Prehospital Plasma during Air Medical Transport in Trauma Patients at Risk for Hemorrhagic Shock.

Sperry JL, Guyette FX, Brown JB, Yazer MH, Triulzi DJ, Early-Young BJ, Adams PW, Daley BJ, Miller RS, Harbrecht BG, Claridge JA, Phelan HA, Witham WR, Putnam AT, Duane TM, Alarcon LH, Callaway CW, Zuckerbraun BS, Neal MD, Rosengart MR, Forsythe RM et al.

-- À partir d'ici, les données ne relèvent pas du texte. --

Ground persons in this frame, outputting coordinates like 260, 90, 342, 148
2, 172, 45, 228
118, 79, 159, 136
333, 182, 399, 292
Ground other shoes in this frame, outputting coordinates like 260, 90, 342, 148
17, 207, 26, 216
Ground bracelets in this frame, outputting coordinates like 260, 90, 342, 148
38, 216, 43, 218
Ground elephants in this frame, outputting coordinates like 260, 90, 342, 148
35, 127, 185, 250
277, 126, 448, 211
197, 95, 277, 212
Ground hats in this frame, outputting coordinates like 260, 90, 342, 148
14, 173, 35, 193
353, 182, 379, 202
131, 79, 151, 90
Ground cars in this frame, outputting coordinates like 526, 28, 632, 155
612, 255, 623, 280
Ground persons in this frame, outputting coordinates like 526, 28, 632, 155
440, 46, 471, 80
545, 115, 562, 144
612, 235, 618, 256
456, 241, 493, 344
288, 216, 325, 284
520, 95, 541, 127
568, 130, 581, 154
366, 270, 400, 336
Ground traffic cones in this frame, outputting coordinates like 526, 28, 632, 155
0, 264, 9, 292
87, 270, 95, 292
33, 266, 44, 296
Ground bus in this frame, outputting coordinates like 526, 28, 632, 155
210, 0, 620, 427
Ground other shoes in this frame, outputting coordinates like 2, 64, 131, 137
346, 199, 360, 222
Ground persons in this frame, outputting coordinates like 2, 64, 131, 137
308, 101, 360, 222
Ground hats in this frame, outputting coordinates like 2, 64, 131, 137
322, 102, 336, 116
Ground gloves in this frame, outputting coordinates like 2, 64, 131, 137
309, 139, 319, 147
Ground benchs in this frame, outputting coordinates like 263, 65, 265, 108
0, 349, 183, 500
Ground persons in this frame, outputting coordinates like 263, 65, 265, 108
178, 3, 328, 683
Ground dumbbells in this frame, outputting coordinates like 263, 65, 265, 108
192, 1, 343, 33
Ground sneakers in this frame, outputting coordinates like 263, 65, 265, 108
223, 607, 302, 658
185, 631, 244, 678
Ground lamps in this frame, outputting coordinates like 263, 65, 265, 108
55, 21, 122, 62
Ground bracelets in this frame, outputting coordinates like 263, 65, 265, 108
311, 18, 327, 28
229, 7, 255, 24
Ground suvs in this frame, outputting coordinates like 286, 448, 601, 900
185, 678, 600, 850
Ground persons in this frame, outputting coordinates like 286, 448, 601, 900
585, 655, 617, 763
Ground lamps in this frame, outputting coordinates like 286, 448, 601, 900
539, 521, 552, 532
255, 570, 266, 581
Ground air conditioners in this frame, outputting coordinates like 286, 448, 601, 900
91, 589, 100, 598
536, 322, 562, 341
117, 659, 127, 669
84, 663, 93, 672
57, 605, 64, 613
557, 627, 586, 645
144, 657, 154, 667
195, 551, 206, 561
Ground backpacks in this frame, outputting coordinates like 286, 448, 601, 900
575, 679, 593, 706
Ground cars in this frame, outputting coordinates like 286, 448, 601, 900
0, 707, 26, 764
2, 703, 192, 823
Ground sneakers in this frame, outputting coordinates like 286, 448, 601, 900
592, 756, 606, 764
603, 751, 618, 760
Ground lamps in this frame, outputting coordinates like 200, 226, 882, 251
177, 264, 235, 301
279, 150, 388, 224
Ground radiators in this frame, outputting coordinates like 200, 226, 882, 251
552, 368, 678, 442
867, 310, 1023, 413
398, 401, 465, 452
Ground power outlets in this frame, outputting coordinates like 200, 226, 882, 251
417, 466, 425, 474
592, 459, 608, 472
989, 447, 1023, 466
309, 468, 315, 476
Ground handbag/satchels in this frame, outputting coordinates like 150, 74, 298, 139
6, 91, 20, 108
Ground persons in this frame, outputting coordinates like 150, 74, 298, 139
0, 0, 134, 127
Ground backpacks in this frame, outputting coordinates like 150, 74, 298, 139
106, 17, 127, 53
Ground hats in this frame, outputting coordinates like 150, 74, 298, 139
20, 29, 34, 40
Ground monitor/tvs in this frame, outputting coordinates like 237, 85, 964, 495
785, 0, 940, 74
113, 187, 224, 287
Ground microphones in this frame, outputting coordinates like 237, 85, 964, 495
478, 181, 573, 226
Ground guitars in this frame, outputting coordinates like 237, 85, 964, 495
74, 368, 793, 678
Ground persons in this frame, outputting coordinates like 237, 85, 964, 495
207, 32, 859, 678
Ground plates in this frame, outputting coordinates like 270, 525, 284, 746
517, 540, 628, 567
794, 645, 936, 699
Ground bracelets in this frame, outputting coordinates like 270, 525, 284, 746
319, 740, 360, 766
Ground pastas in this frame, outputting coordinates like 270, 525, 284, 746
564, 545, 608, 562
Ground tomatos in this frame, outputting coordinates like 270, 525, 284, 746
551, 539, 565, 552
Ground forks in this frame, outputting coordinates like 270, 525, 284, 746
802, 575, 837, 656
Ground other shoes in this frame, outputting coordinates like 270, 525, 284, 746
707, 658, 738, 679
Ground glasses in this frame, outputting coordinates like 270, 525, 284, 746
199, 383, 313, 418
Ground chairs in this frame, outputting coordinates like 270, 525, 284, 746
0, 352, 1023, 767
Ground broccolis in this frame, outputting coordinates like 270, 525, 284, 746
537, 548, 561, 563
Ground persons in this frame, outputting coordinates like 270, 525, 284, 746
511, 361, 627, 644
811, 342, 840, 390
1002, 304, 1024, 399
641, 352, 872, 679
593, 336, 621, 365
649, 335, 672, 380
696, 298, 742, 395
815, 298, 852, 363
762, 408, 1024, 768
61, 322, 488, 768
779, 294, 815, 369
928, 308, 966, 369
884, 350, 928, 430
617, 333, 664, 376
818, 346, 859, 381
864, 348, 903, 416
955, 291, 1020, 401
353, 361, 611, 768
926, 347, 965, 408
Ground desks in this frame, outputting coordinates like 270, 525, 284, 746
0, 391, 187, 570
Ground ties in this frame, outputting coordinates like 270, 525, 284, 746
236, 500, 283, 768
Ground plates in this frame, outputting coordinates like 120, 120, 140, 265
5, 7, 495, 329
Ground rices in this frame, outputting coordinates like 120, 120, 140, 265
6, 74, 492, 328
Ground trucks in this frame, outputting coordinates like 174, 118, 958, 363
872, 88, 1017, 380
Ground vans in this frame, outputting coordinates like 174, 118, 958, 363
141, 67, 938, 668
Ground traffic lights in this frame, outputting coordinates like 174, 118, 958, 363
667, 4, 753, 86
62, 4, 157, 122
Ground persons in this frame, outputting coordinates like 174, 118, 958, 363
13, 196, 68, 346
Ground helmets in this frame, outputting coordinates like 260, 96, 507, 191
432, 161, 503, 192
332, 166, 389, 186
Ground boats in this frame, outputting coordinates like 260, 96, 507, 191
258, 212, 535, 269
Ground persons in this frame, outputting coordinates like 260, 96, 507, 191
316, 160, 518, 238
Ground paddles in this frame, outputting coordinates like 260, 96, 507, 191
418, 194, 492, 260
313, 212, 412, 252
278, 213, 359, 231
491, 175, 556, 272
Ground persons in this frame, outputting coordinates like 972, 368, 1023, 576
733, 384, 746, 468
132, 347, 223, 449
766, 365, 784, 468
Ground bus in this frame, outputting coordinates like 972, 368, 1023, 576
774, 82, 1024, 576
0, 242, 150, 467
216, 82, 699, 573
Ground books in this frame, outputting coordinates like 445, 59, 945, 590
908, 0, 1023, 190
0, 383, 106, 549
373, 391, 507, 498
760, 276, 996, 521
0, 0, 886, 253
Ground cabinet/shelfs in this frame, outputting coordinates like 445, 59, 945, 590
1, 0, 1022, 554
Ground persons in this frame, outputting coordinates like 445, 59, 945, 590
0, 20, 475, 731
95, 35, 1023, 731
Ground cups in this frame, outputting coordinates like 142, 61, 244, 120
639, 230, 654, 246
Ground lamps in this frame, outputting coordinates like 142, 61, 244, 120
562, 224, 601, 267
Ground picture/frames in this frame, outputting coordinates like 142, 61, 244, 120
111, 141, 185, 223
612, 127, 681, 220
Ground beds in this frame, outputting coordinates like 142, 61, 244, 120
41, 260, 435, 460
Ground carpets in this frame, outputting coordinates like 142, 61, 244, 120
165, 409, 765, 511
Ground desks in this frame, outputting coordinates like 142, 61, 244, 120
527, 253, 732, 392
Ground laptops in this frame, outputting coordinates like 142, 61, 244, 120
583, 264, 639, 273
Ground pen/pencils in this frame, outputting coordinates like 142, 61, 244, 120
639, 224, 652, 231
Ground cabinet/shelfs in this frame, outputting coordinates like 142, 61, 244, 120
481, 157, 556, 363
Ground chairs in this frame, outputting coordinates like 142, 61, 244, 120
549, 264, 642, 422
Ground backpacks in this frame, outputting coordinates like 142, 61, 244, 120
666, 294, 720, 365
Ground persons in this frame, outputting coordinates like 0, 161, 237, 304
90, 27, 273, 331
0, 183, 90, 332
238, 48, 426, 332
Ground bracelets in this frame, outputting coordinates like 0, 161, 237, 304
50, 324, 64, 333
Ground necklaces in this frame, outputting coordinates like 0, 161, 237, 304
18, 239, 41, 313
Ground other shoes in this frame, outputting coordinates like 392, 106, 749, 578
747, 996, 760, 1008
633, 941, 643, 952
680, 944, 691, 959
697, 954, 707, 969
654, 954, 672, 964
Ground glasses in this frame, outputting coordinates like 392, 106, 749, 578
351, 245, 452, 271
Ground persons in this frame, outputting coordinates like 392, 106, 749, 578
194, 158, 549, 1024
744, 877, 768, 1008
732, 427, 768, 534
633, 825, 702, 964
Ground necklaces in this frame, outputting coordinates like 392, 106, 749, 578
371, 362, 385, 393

The New England journal of medicine, 26 juillet 2018, volume 379, pages 315-326

Commentaire, Abstract

Commentaire

Par Dr Zina BOUZIT (interne DESAR S8) et le Pr Jacques DURANTEAU (DAR Bicêtre)

Contexte : 

La prévention de la coagulopathie chez le patient traumatisé sévère en choc hémorragique est un challenge s’inscrivant dans le cadre du « damage control », où la transfusion est souhaitée la plus précoce possible. Cette stratégie a largement démontré son efficacité en intra hospitalier et son application en pré hospitalier pourrait être d’autant plus intéressante lorsque l’on sait que la précocité de la prise en charge est déterminante. Ainsi, l’administration pré hospitalière de produits sanguins pourrait permettre de réduire les complications hémorragiques, mais aucune étude n’a encore rapporté ce bénéfice. L’étude PAMPer (Pre hospital Air Medical Plasma) a été menée pour étudier l’efficacité et la sécurité de l’administration pré hospitalière de plasma chez le patient traumatisé grave à risque de choc hémorragique. L’hypothèse était une diminution de la mortalité à 30 jours lorsque le plasma était administré en pré hospitalier.

Méthodes 

Il s’agit d’un essai randomisé contrôlé de phase 3, américain, multicentrique (27 bases de transport médicalisé héliporté, et 9 trauma centers), avec analyse en intention de traiter, dans lequel les patients étaient randomisés en deux groupes : groupe Contrôle(« réanimation standard »basée sur l’administration première de cristalloïdes +/- transfusion de 2 culots globulaires (CGR) selon la disponibilité) et groupe Plasma(administration première de 2 plasma universel AB ou A avec un faible taux d’anti D, avant « réanimation standard »). Pour des raisons logistiques, les bases de transport aérien médicalisé étaient randomisées pour délivrer le traitement Contrôle ou Plasma. Le groupe d’inclusion des patients était donc déterminé par la base effectuant le transport. Les patients inclus présentaient une défaillance hémodynamique associant une hypotension artérielle avec Pression Artérielle Systolique (PAS) < 90 mmHget fréquence cardiaque > 108 bpm, ou une hypotension artérielle avec PAS < 70 mmHg.  Les patients pouvaient être inclus dans l’étude depuis les lieux de l’accident (transport primaire) ou depuis une structure hospitalière pour un transport secondaire vers un centre spécialisé (trauma center). Le critère de jugement principal était la mortalité à J30. Les critères de jugement secondaires comprenaient la mortalité à 24 heures, la mortalité intra hospitalière, le taux de transfusion, le volume de remplissage, l’existence de défaillances (défaillance multiviscérale, défaillance respiratoire, coagulopathie), et la survenue d’infection nosocomiale. L’étude était modélisée pour montrer une réduction de mortalité de 14 % dans le groupe Plasma, avec une puissance de 88%. Le seuil de significativité des résultats était abaissé pour permettre deux analyses intermédiaires (différence significative si p < 0.038).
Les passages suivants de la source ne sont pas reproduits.